Note 3. Estimated Annual Cost Savings
Howard expects to realize cost savings and may generate revenue enhancements from the First Mariner acquisition. Total estimated cost savings for First Mariner are estimated at 37% of non-interest expense, with 85% of these savings expected to occur for the year ended December 31, 2018. These cost savings and any potential revenue enhancements are not reflected in the pro forma combined condensed consolidated financial statements and there can be no assurance they will be achieved in the amount or manner currently contemplated.

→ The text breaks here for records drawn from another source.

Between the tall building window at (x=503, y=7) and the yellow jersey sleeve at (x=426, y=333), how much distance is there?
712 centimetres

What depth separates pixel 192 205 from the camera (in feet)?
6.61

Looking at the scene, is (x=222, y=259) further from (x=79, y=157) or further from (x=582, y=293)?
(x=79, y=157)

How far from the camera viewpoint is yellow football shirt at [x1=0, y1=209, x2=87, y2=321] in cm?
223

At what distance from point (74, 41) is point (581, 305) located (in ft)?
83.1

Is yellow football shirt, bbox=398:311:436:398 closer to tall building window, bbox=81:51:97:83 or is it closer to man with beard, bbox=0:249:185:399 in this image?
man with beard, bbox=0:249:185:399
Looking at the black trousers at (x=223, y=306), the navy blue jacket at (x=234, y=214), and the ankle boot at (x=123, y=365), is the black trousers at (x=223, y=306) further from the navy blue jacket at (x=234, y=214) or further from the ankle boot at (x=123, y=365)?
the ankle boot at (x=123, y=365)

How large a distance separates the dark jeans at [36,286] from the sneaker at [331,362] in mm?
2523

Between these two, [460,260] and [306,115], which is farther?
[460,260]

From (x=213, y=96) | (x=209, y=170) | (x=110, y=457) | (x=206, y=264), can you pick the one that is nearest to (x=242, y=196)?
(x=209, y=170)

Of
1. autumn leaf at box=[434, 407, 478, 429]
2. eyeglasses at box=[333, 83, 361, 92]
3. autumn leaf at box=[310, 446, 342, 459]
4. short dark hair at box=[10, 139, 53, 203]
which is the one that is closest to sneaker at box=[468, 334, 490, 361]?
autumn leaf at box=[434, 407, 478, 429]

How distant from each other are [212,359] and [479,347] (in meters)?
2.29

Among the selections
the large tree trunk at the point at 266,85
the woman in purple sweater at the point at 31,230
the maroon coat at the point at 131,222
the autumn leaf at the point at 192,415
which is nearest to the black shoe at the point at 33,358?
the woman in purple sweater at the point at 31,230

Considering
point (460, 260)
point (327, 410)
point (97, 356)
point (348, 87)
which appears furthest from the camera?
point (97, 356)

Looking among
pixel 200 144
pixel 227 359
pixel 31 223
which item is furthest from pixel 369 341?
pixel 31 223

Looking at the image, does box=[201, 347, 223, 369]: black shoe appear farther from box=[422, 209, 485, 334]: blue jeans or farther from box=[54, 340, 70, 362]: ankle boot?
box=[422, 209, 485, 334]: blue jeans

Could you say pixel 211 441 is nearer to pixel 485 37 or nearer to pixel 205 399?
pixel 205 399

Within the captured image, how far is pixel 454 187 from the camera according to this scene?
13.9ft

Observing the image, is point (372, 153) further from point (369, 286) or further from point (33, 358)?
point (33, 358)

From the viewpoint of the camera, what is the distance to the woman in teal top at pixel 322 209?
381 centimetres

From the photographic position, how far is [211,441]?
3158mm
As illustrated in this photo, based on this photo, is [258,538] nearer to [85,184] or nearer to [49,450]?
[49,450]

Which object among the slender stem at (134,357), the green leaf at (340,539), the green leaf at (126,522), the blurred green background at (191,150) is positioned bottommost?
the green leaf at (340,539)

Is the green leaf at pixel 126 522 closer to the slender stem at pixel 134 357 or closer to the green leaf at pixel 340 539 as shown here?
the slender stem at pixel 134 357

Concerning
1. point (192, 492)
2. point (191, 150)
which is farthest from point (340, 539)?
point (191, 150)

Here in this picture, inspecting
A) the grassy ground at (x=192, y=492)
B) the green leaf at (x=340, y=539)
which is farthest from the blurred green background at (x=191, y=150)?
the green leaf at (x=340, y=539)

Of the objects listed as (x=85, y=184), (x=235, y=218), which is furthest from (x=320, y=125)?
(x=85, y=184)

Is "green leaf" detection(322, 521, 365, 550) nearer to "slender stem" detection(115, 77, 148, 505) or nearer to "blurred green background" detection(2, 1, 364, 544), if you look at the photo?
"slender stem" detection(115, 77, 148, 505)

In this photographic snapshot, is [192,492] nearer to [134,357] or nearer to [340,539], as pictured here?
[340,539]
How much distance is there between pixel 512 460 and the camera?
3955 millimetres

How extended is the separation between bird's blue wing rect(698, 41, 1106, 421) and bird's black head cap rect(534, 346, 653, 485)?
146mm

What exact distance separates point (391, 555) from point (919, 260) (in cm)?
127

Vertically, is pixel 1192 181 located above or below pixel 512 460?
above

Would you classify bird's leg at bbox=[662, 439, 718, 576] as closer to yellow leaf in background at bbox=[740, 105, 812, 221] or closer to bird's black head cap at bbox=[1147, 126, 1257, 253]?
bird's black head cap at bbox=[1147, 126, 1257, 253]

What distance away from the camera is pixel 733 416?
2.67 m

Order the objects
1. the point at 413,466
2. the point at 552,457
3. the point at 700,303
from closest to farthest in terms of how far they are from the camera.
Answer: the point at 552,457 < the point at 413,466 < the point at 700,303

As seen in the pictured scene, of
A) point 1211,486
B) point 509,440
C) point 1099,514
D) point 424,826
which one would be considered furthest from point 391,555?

Note 4. Pro Forma Adjustments
(A)
Adjustment to reflect the conversion of First Mariner’s preferred stock into common stock immediately preceding the merger.
(B)
Adjustment of $9.2 million to cash consideration paid to First Mariner stock option holders and warrant holders, and the total anticipated after tax merger related costs borne by both Howard and First Mariner totaling $14.1 million.
(C)
A fair value discount of $14.5 million to reflect the fair values of loans based on current interest rates of similar loans and the credit risk of the loan portfolio. The adjustment will be substantially recognized over approximately 10 years using an amortization method based upon the expected life of the loans and is expected to increase pro forma pre-tax interest income by $2.6 million in the first year and $2.0 million for the first nine months following consummation of the merger.
(D)
Reversal of the First Mariner allowance for loan losses of $3.9 million in accordance with acquisition method of accounting for the merger.
(E)
Adjustment to record the core deposit intangible associated with the merger of $6.4 million, net of the elimination of the core deposit intangible of First Mariner. The fair value of this asset and the related amortization using an expected life of 7 years. The amortization of the core deposit intangible is expected to increase pro forma pre-tax noninterest expense by $702,000 in the first year and $595,000 for the first nine months following consummation of the merger.
(F)
An adjustment to reflect the resulting goodwill of $82.84 million created on the books of Howard as a result of this acquisition. As noted above, goodwill is created when the purchase price consideration exceeds the fair value of the assets acquired or a bargain purchase gain results when the current fair value of the assets acquired exceeds the purchase price consideration.
(G)
A fair value discount of $800,000 to reflect the fair value of Other Real Estate Owned (OREO) held by First Mariner.
(H)
An adjustment to reflect the estimated amount of Deferred Tax Assets (“DTA’s”) generated in the merger. First Mariner DTA’s were reduced by a valuation allowance given the uncertainty of their ability to utilize cumulative net operating losses to offset future taxable earnings. It is anticipated that as a result of the merger, the DTA’s of the combined organization will not require a valuation allowance, resulting in a higher level of DTA’s for the pro forma combined organization.
(I)
A fair value discount of $797,000 to reflect the fair values of certain interest-bearing deposits based on current interest rates for similar instruments. The adjustment will be recognized using an amortization method based upon the estimated maturities of the deposit liabilities. This adjustment is expected to decrease pro forma pre-tax interest expense by $266,000 in the first year and $199,000 for the first nine months following consummation of the merger.
(J)
A fair value premium of $58,000 to reflect the fair values of long-term borrowings based on current interest rates for similar instruments. The adjustment will be recognized using an amortization method based upon the estimated maturities of the borrowings. This adjustment is expected to increase pro forma pre-tax interest expense by $19,000 in the first year and $15,000 for the first nine months following consummation of the merger.
(K)
An adjustment to establish a litigation reserve resulting from unsettled mortgage banking lawsuits that have been filed against First Mariner.